FUSES: A fuse is a short piece of wire or thin strip which melts when excessive current flows through it for sufficient time. It is inserted in series with the circuit to be protected. Under normal operating conditions, the fuse element it at a temperature below its melting point. Therefore, it carries the normal load current without overheating. However, when a short circuit or overload occurs, the current through the fuse element increases beyond its rated capacity. This raises the temperature and the fuse element melts (or blows out), disconnecting the circuit protected by it.

[Top: Fuse on line, Right: Close-up photo of fuse, Left: fuse in a circuit.]

CIRCUIT BREAKER: A circuit breaker is equipment which can open or close a circuit under all conditions viz. no load, full load and fault conditions. It is so designed that it can be operated manually (or by remote control) under normal conditions and automatically under fault conditions. For the latter operation, a relay circuit is used with a circuit breaker. The circuit breaker essentially consists of moving and fixed contacts enclosed in strong metal tank and immersed in oil, known as transformer oil.

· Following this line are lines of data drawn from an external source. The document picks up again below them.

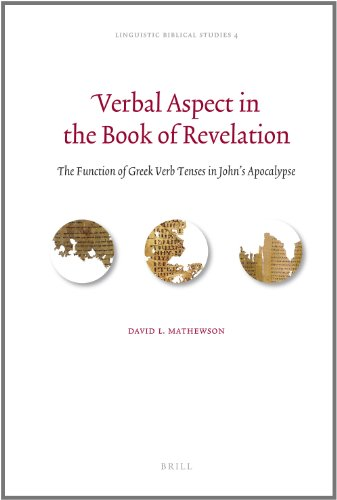 9789004186682: Verbal Aspect in the Book of Revelation (Linguistic Biblical Studies)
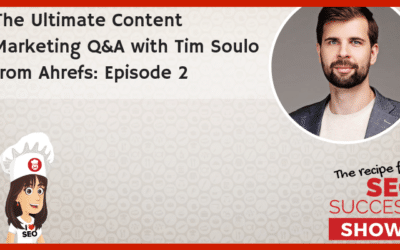 The Ultimate Content Marketing Q&A with Tim Soulo from Ahrefs: Episode 2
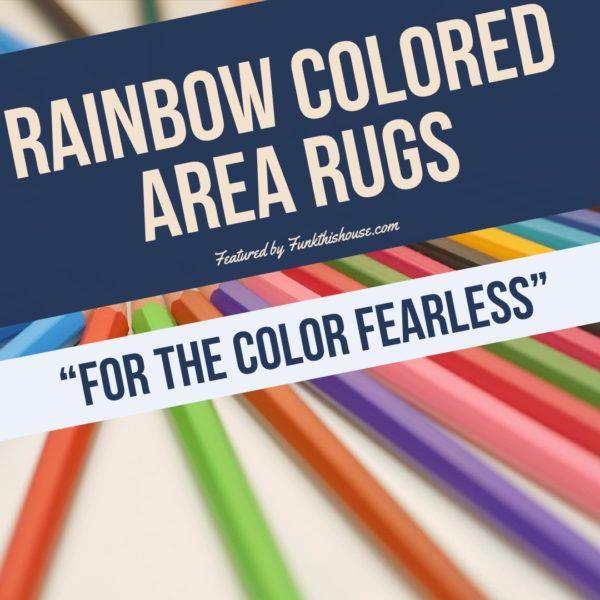 Rainbow Colored Area Rugs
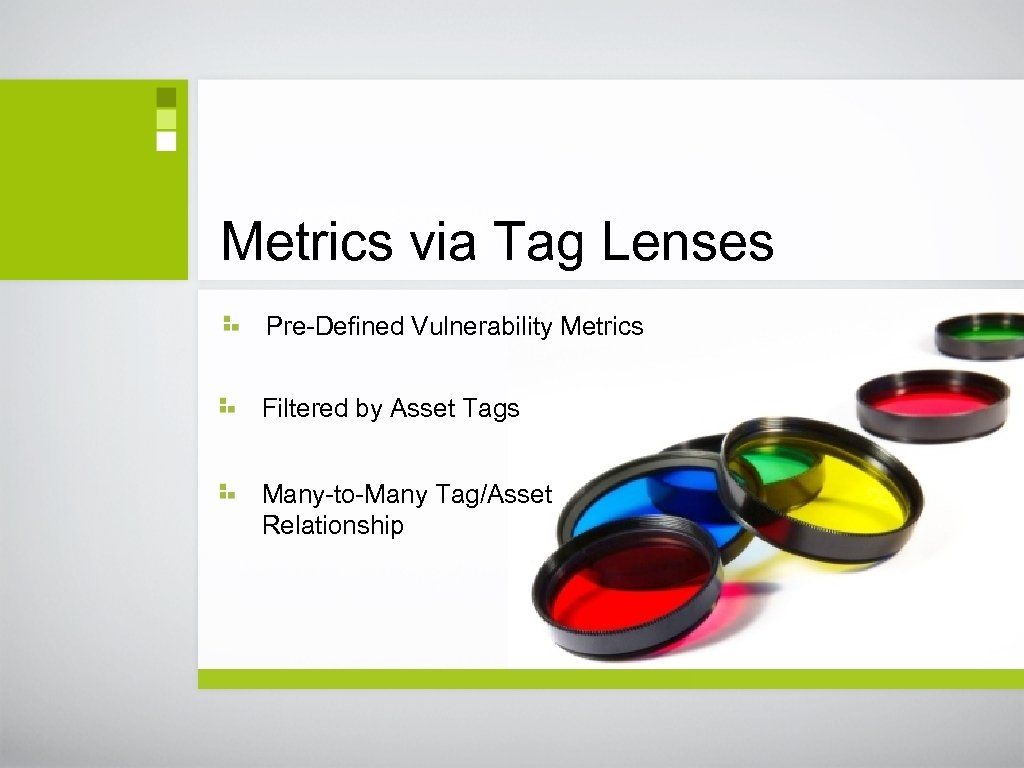 Metrics via Tag Lenses Pre-Defined Vulnerability Metrics Filtered by Asset Tags Many-to-Many Tag/Asset Relationship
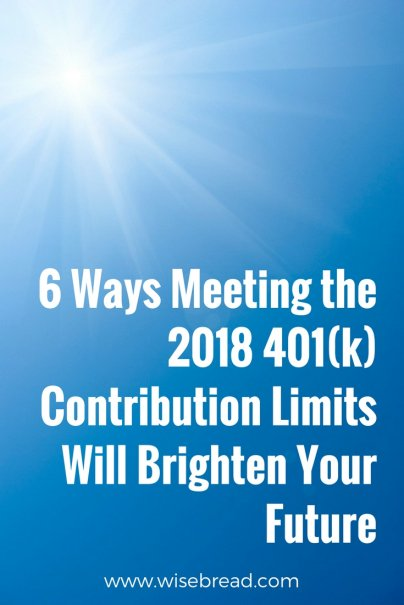 6 Ways Meeting the 2018 401(k) Contribution Limits Will Brighten Your Future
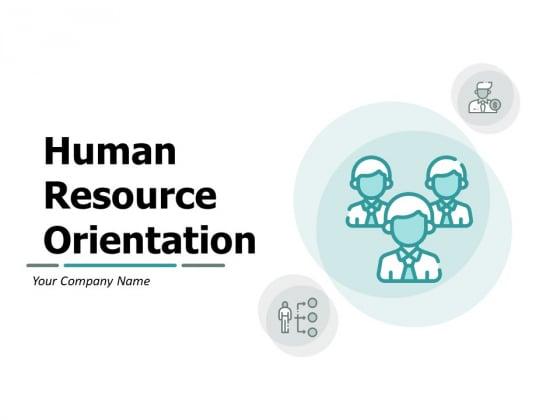 Human Resource Orientation Ppt PowerPoint Presentation Complete Deck With Slides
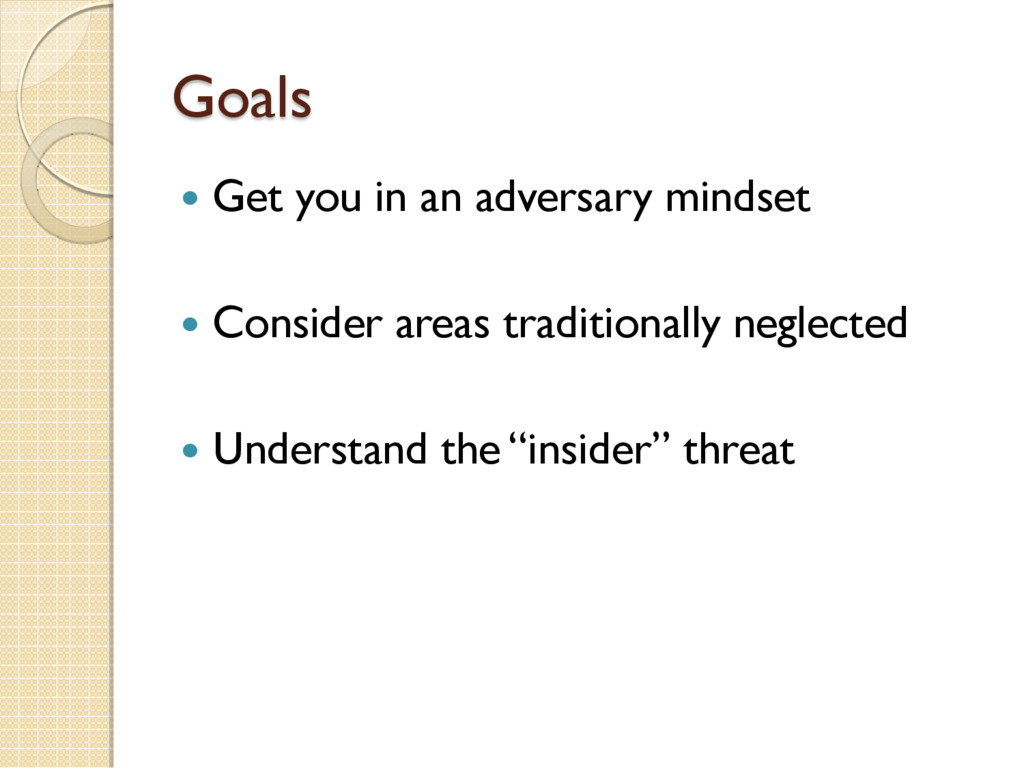Goals  Get you in an adversary mindset  Consi...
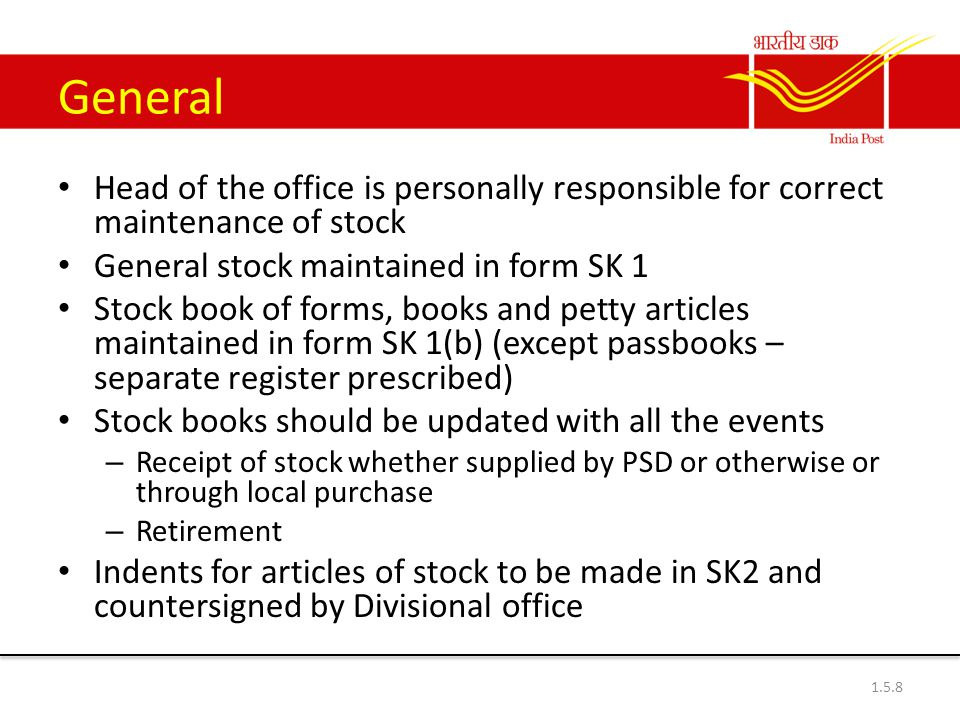 General Head of the office is personally responsible for correct maintenance of stock General stock maintained in form SK 1 Stock book of forms, books and petty articles maintained in form SK 1(b) (except passbooks – separate register prescribed) Stock books should be updated with all the events – Receipt of stock whether supplied by PSD or otherwise or through local purchase – Retirement Indents for articles of stock to be made in SK2 and countersigned by Divisional office 1.5.8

[Photograph of a large oil circuit breaker, under inspection]

[Fig: Fault clearing process] [Photograph of circuit breakers at a sub-station] Under normal operating conditions, the contacts remain closed and the circuit breaker carries the full-load current continuously. In this condition, the e.m.f. in the secondary winding of current transformer (C.T.) is insufficient to operate the trip coil of the breaker but the contacts can be opened (and hence the circuit can be opened) by manual or remote control. When a fault occurs, the resulting overcurrent in the C.T. primary winding increases the secondary e.m.f. This energises the trip coil of the breaker and moving contacts are pulled down, thus opening the contacts and hence the circuit. The arc produced during the opening operation is quenched by the oil. It is interesting to note that relay performs the function of detecting a fault whereas the circuit breaker does the actual circuit interruption.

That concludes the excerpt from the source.